This Article is From Dec 13, 2013

Lokpal Bill faces Monday test as Samajwadi Party warns government

Lokpal Bill faces Monday test as Samajwadi Party warns government
New Delhi: The anti-corruption Lokpal Bill, for which Anna Hazare is fasting in Maharashtra, will be taken up in the Rajya Sabha on Monday. The Samajwadi Party, which opposes the bill, repeatedly disrupted house today and threatened to support a no-confidence motion on Telangana if the government pushed the Lokpal Bill.

Here are the latest updates on this story:

  1. The Samajwadi Party, a key ally of the government, opposes the Lokpal Bill because it says the ombudsman will be endowed with super-powers and it will lead to a police state.

  2. The Lokpal is an independent national agency empowered to investigate charges of corruption against government servants.

  3. Anna wants the bill to be cleared by Parliament urgently.
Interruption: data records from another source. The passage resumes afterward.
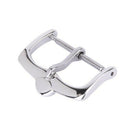 Solid Stainless Steel Clasp Tongue Buckle Deployment for Watch Band Strap--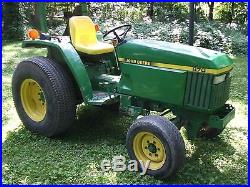 John Deere 870 Compact Diesel Tractor with 72 Mower Deck and Operation Manual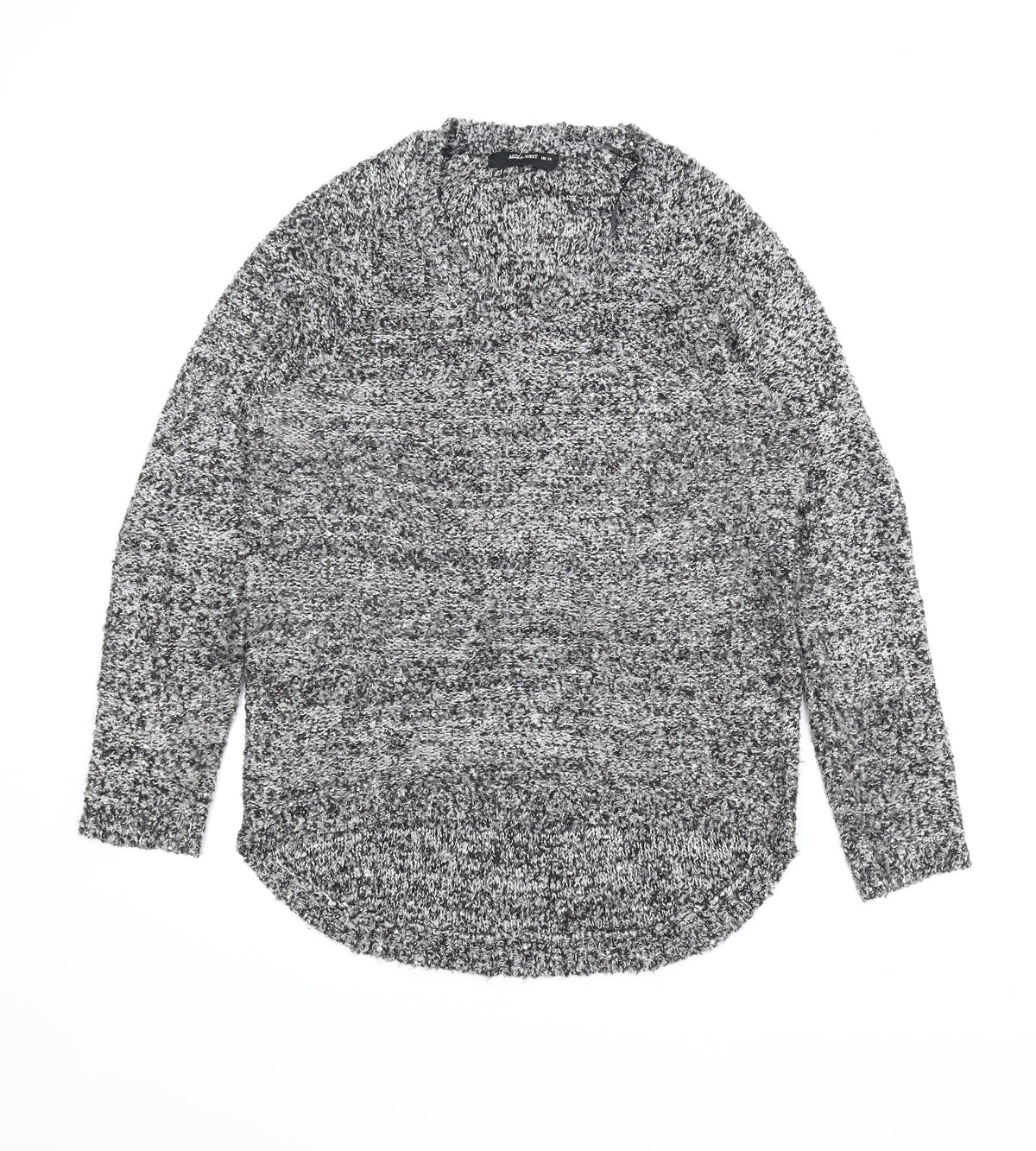 AKD A WEST Womens Grey   Pullover Jumper Size 14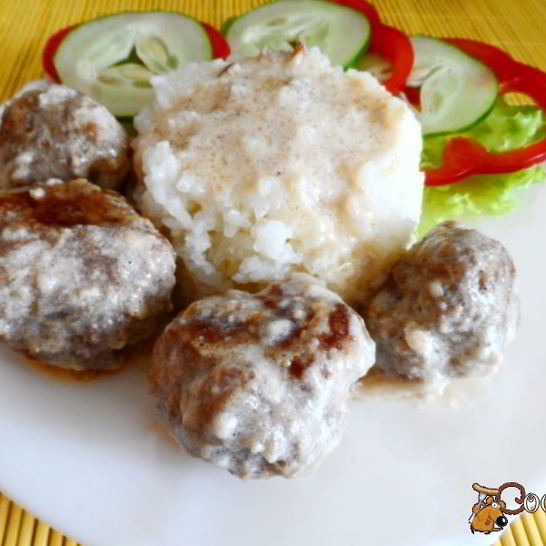 Рецепт мясных тефтелек с соусом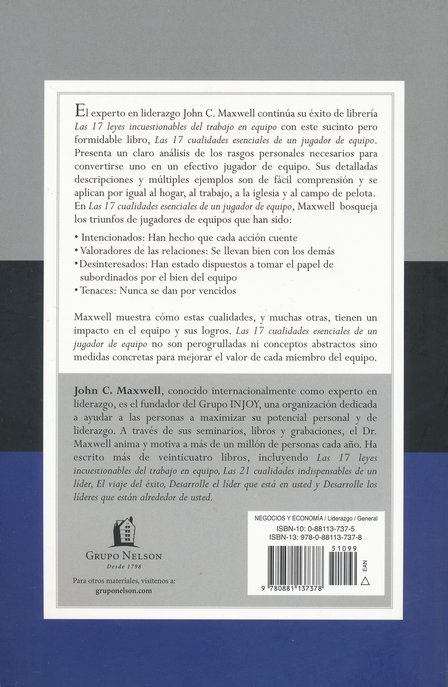 Las 17 Cualidades Esenciales de un Jugador de Equipo - Tapa Blanda - John C. Maxwell - Imagen 10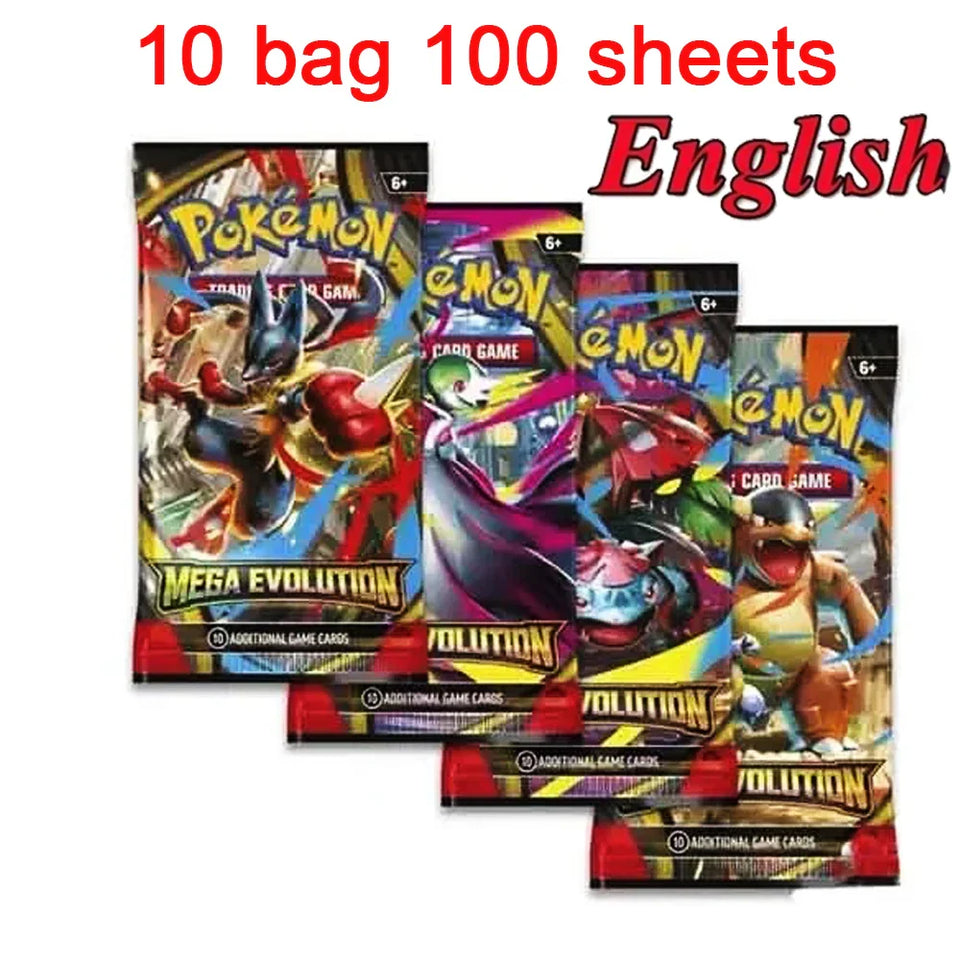 # English Spanish Franch Pokemon Cards Game MEGA EVOLUTION SCARLET&VIOLE 151 Prismatic Booster Battle Transaction Cards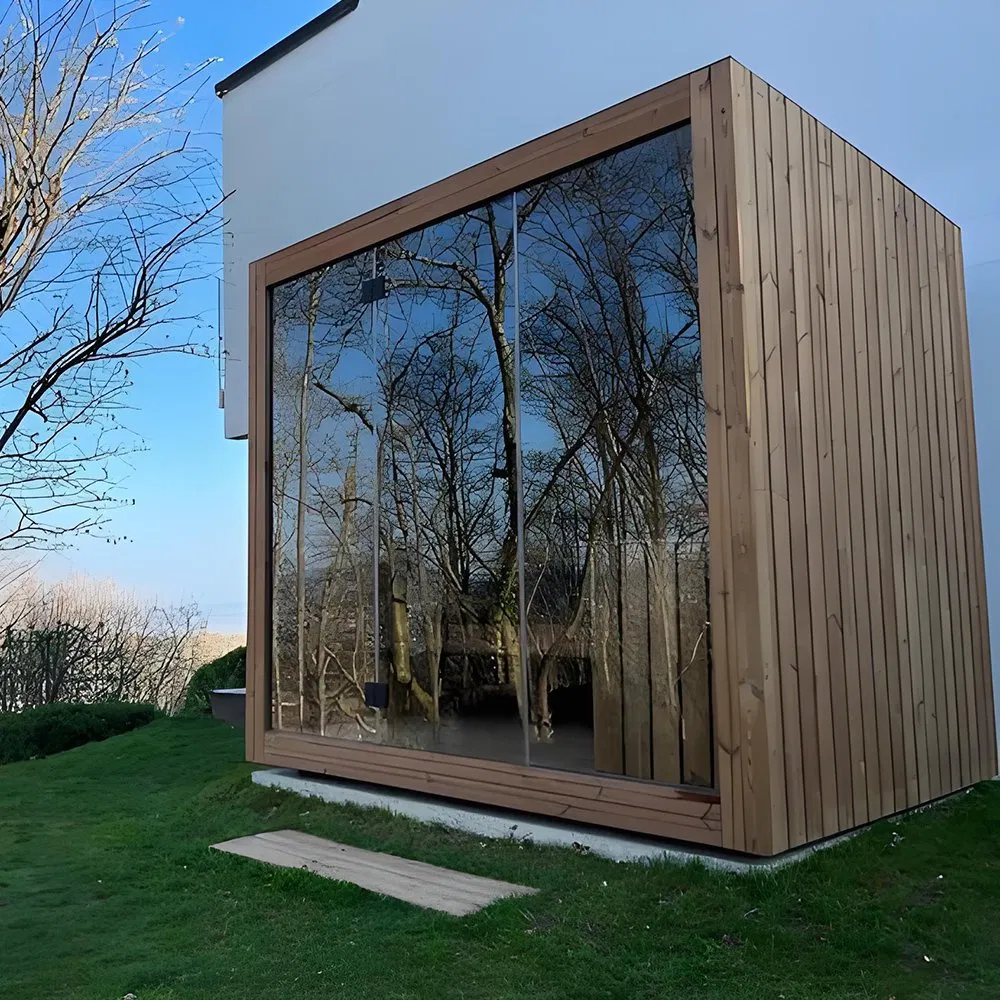 Premium Cedar Sauna for 6-10 People - Outdoor Electric Retreat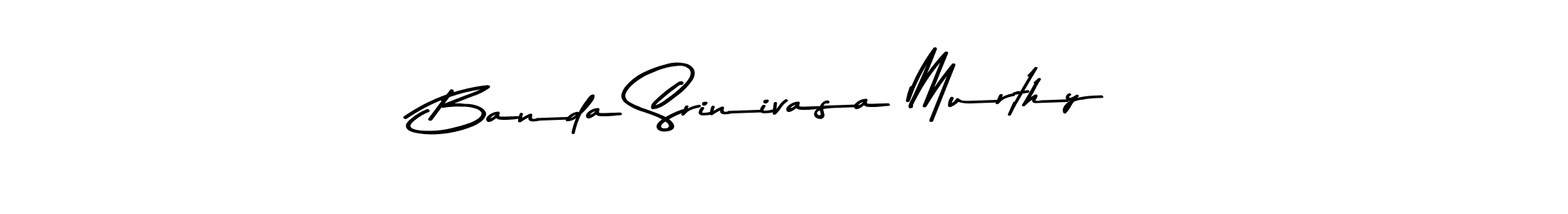 Design your own signature with our free online signature maker. With this signature software, you can create a handwritten (Asem Kandis PERSONAL USE) signature for name Banda Srinivasa Murthy. Banda Srinivasa Murthy signature style 9 images and pictures png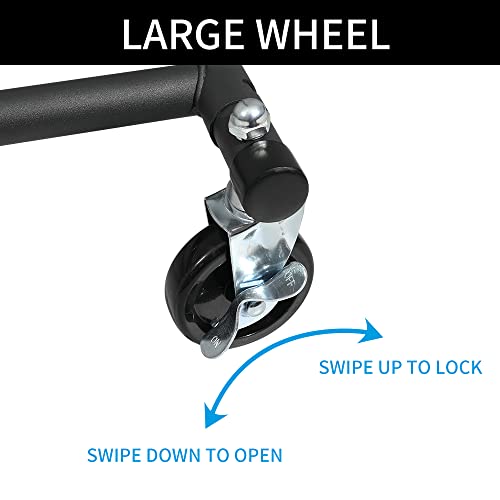 Fishat Simple & Heavy Duty Single Standard Rod Garment Rack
He says he will not eat till then. He is on the fourth day of a fast.

  4. A version of the bill was cleared by the Lok Sabha in December 2011, but it was stalled in the Rajya Sabha. A Parliamentary committee then studied it and unanimously recommended some amendments.

  5. The government today brokered a deal with the BJP by agreeing to include one of two key recommendations of the parliamentary panel that are not in the redrafted Bill. 

  6. The provision that will be added to the bill prevents the transfer of an officer handling an investigation without the Lokpal's permission.

  7. Following the pact, the BJP backed down on its other demand that the bill allow raids on an officer being investigated without prior information.

  8. Though the Samajwadi Party's opposition will not stop the bill in the Rajya Sabha, where the party has just eight MPs, the threat of a no-trust vote in the Lok Sabha is worrying for the government.

  9. The government's sudden attention to the Lokpal bill is under the influence of Anna and Arvind Kejriwal, whose brand-new Aam Aadmi Party made a stunning debut in the Delhi elections because it promised to check corruption.

  10. Reading the mood of the public, the government, ringed in by several corruption scandals, wants to be seen as a supporter of a law that would help combat graft.